В начале XIV столетия мученически погиб францисканец Бернар Делисье, один из благороднейших и гуманнейших людей своего времени, истинный выродок среди тогдашнего католического духовенства, черного и белого. Его постоянные нападки на духовенство, изобличение его дурной жизни, конечно, создали ему ожесточенных врагов, которым при тогдашних порядках не стоило большого труда обвинить его в ереси. И вот между другими пунктами обвинения в его деле стояло и обвинение, что он покушался на жизнь папы Бенедикта XI с помощью магических операций. Этого умысла, положим, доказать не могли, но мимоходом, при содействии пытки, дознались, что книга о некромантии, которую у него нашли, была им читана и что он собственноручно делал найденные на ее полях заметки. И надо заметить, что не он один из своего ордена (он был францисканец) обвинялся в обладании запретными книгами. В 1312 году общий совет ордена постановил, чтобы ни у одного монаха не было никаких книг из области магии, алхимии и других тайных наук, которыми было запрещено заниматься.
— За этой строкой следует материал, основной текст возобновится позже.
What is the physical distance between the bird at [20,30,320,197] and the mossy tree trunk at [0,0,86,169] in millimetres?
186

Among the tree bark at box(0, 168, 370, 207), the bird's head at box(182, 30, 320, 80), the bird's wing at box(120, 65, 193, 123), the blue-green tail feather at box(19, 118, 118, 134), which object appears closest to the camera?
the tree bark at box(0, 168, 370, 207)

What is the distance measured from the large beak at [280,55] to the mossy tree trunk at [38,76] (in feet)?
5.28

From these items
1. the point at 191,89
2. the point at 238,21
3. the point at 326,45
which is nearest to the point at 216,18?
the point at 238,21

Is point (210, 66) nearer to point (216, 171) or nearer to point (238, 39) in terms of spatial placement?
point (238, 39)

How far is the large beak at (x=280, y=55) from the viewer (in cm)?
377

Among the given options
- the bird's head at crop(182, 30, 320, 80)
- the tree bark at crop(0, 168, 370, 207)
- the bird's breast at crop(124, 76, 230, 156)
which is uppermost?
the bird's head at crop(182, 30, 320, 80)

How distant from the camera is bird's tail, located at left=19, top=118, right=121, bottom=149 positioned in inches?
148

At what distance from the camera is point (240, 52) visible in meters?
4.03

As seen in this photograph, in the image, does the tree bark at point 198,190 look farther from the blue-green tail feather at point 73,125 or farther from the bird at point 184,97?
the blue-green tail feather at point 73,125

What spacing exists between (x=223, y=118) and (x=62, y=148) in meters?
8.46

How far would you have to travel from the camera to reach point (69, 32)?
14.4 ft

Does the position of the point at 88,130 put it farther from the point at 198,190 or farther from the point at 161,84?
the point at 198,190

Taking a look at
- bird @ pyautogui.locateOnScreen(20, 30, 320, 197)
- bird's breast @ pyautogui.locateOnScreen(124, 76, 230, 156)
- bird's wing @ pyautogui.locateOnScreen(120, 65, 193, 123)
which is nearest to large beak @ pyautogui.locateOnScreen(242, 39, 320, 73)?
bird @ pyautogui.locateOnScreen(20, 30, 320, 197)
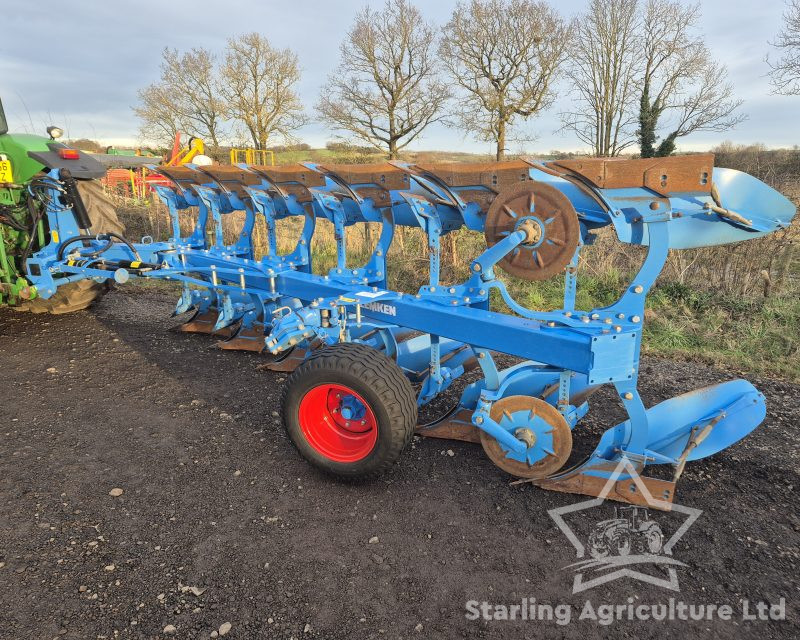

Папа Иоанн XXII своим примером свидетельствует о живучести среди тогдашнего общества глубокой веры в волшебные науки. Иоанн был человек чрезвычайно образованный, но в колдовство, в возможность творить всякие чудеса силою дьявола он верил непоколебимо, и это прежде всего выражалось в его чрезвычайном страхе перед колдовством. Такому его настроению, впрочем, немало способствовали слухи о большом заговоре, который составился при его избрании в папы именно с целью помешать этому избранию. С этого времени он и был настороже и повсюду подозревал врагов, покушающихся на его жизнь, и притом по преимуществу посредством колдовства. Так, в 1317 году он поручил епископу реджианскому судить некоего брадобрея, Жана Дамана, которого обвиняли тоже в покушении на жизнь папы; вместе с ним схватили каких-то несчастных клириков, якобы его сообщников. Под убедительным давлением пытки эти люди сознались, что на папу они точно задумали покушение. Сначала думали извести его ядом; но к этому им не представлялось удобного случая, и тогда они прибегли к фигуркам из воска. Изготовляя эти фигурки, они сделали надлежащие, какие положены по правилам магии, воззвания к сатане. Побуждаемые пытками к дальнейшей откровенности, брадобрей и его компаньоны-клирики признались, что они умеют загонять чертей в перстни (мы раньше приводили рассказы о таких волшебных перстнях с дьяволами), умеют напускать болезни, даже накликать смерть, равно как и наоборот, волшебными средствами продолжать жизнь. И все это они будто бы совершали исключительно с помощью магических слов, т. е. заговоров и заклинаний. Такого обширного искусства было больше чем достаточно, чтобы отправить их на костер.